The new treaty commits countries to tell her within 24 hours of any emerging global health threat, something they have often failed to do. In a break with normal UN practice, the WHO will no longer be required only to rely on data from member governments: it can now use non-government sources, including the press and the internet, in its surveillance. If a country tries to hide vital data about a potential pandemic, Dr Chan can override national sensitivities and ring the alarm bells.

That sounds promising, but it does not quite deal with the problem raised by Indonesia. Poor countries, where most potential pandemics start, rarely have the health facilities or vaccine-making capacity to combat a serious outbreak on their own; they rely on external help and vaccine imports. They complain that big firms in rich countries are exploiting their vulnerability. Indonesian officials put it bluntly: why should they hand over precious virus strains when the resultant vaccine may never benefit their people?

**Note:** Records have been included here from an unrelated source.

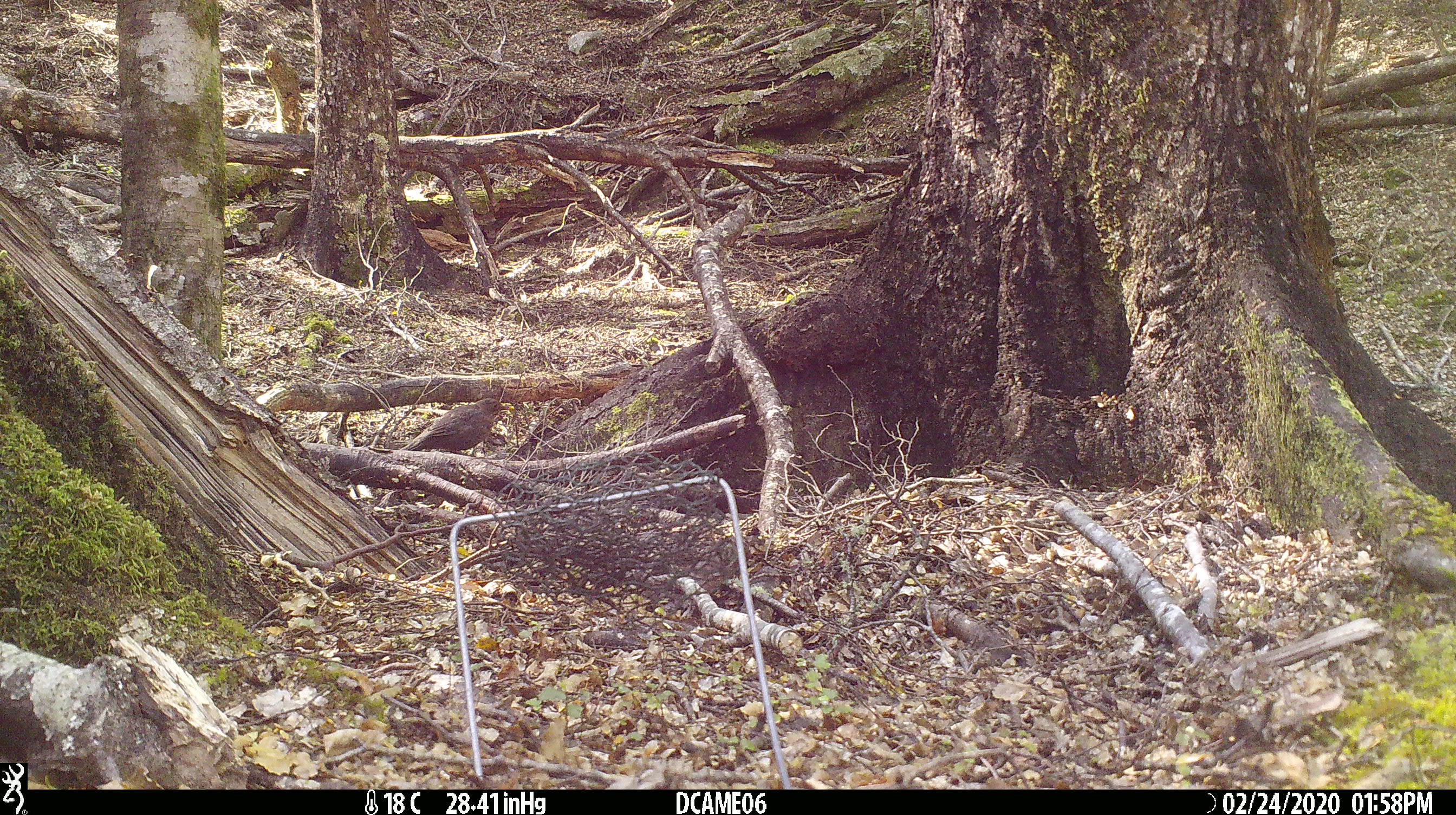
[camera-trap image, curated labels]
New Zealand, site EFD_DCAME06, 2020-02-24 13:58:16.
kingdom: Animalia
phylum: Chordata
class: Aves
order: Passeriformes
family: Turdidae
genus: Turdus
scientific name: Turdus merula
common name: eurasian blackbird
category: blackbird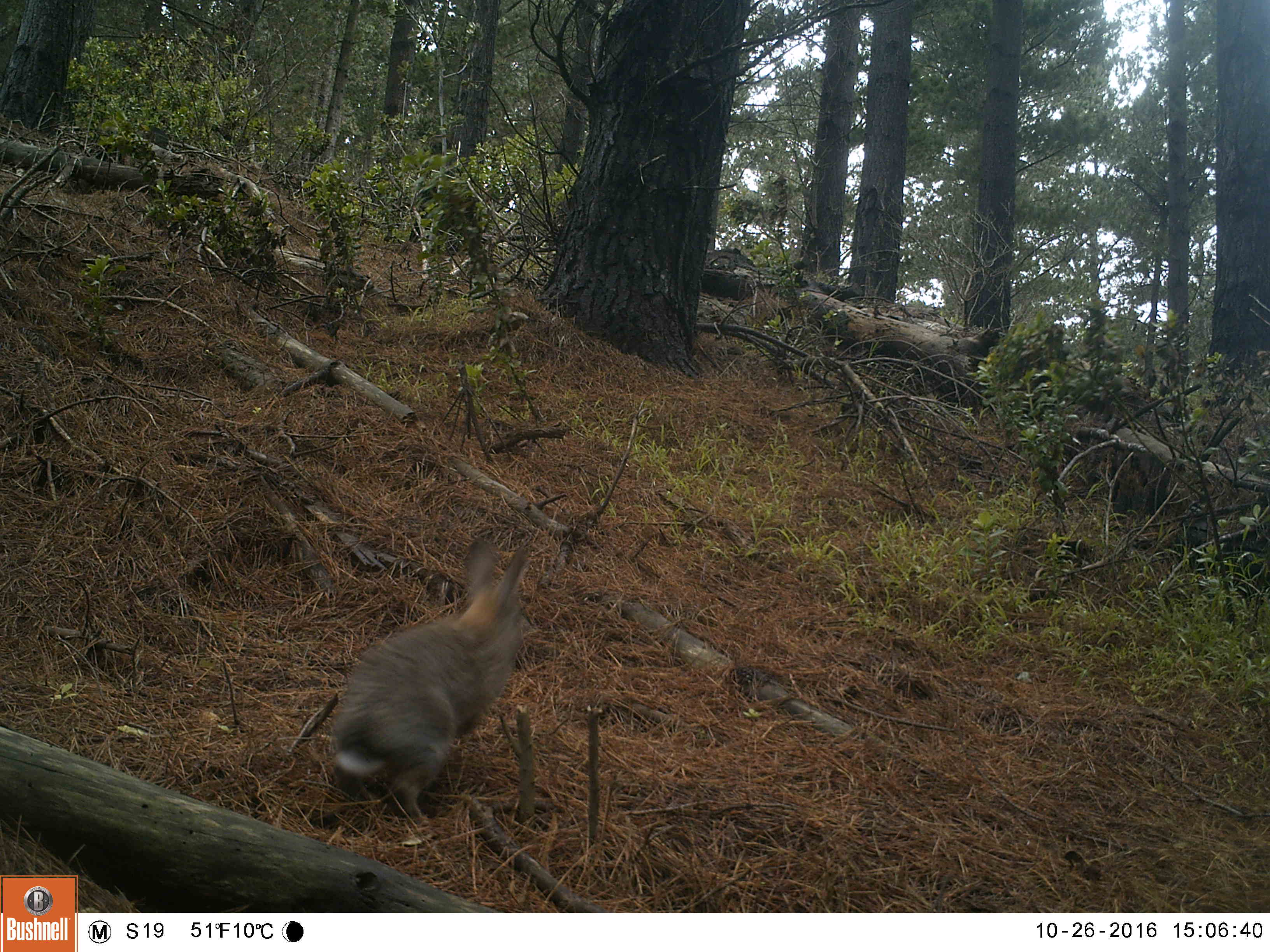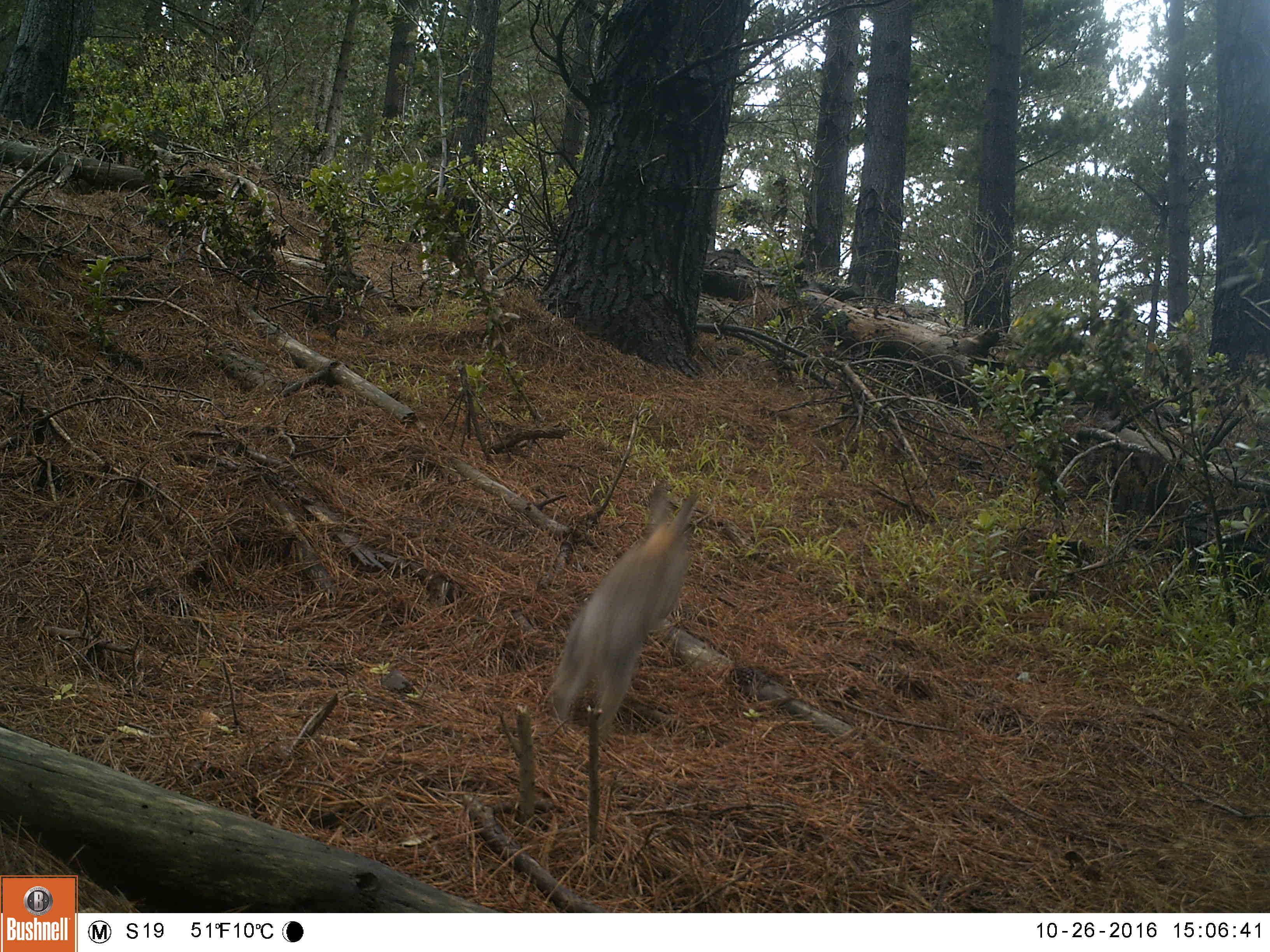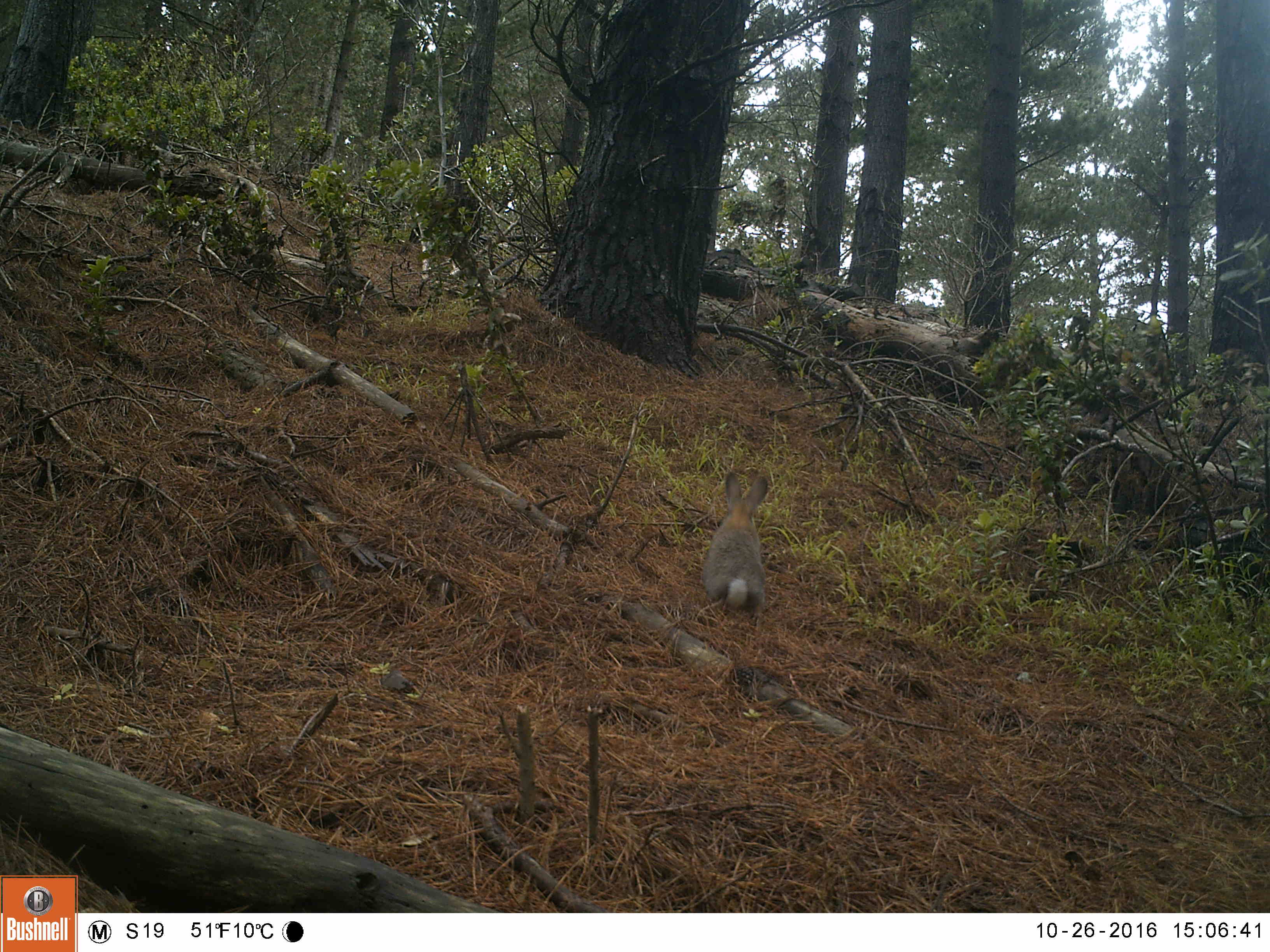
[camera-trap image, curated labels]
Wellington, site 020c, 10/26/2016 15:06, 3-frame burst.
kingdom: Animalia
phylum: Chordata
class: Mammalia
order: Lagomorpha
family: Leporidae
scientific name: Leporidae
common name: rabbit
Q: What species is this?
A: Rabbit (Leporidae).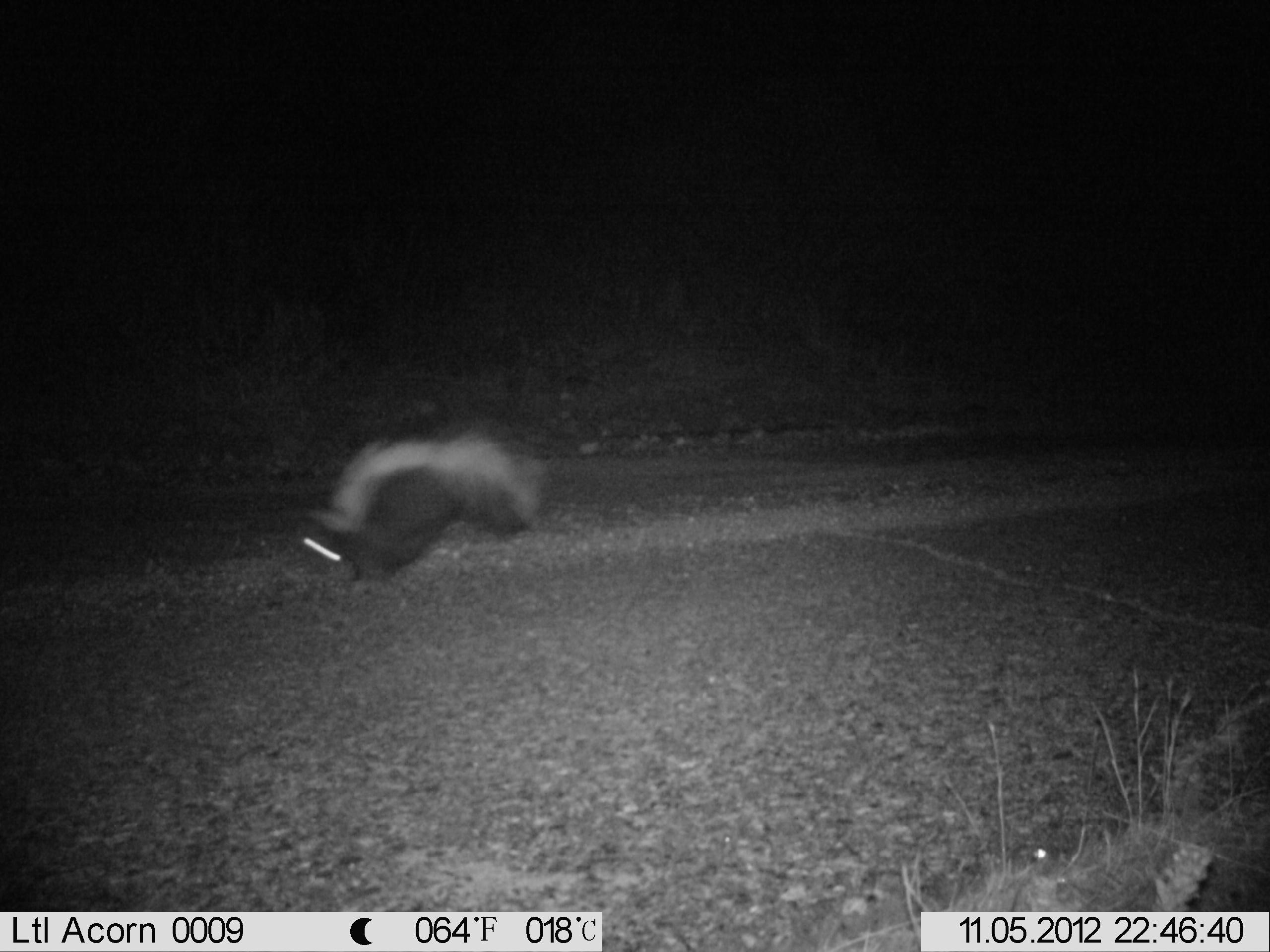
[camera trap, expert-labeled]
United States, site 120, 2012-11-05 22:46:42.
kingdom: Animalia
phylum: Chordata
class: Mammalia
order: Carnivora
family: Mephitidae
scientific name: Mephitidae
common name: skunk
Skunk (Mephitidae).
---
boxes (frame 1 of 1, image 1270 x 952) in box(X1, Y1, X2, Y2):
skunk: box(294, 416, 559, 593)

The Indonesians have a point. It is true that most of the factories that make pandemic vaccines are located in rich countries, and those plants cannot make enough to cover even the rich world's needs. And in previous global health panics, it has been obvious that rich states think of their own voters first. So at a WHO assembly in May, rich countries agreed that the poor must have access to life-saving vaccines in the event of a pandemic; Indonesia duly agreed to share its virus samples again. On June 13th Dr Chan announced plans to create a global stockpile of avian flu vaccine with the help of donations from GlaxoSmithKline, a British drugs firm, and others.

Fine, but how exactly any strategic stockpile will be split up during a global pandemic remains a mystery. The new rules do not offer much help on that front.

What Indonesia and other poor states really want is to have vaccine-making units within their borders. The WHO has helped a few poor countries to start such plants, but the technology involved is tricky. Not every country in the world can expect to have such factories; and those that do may well resist the idea of helping rival states. As Laurie Garrett of America's Council on Foreign Relations notes, Indonesian politicians would balk at sharing vaccines with Papua New Guinea. That explains why stockpiling and building new factories are partial answers at best to the global challenge.

Perhaps the best reason to take the IHRs seriously is that by making it harder for governments to hide pandemic data, they make innovation more likely. And innovation is desperately needed: today's vaccines cannot be made in the volume needed for the whole world, and they cannot keep up with the evolution of some virus strains. But as Joseph Hogan of GE, an industrial firm with a health division, points out, smarter vaccines and more efficient manufacturing may solve that problem. Vijay Samant of Vical—one of several firms now investing heavily in a new generation of pandemic technology—also welcomes the increased powers for Dr Chan and her agency. “Without access to the latest strains, researchers can't come up with new vaccines,” he argues. Dr Chan faces a big job, and big expectations.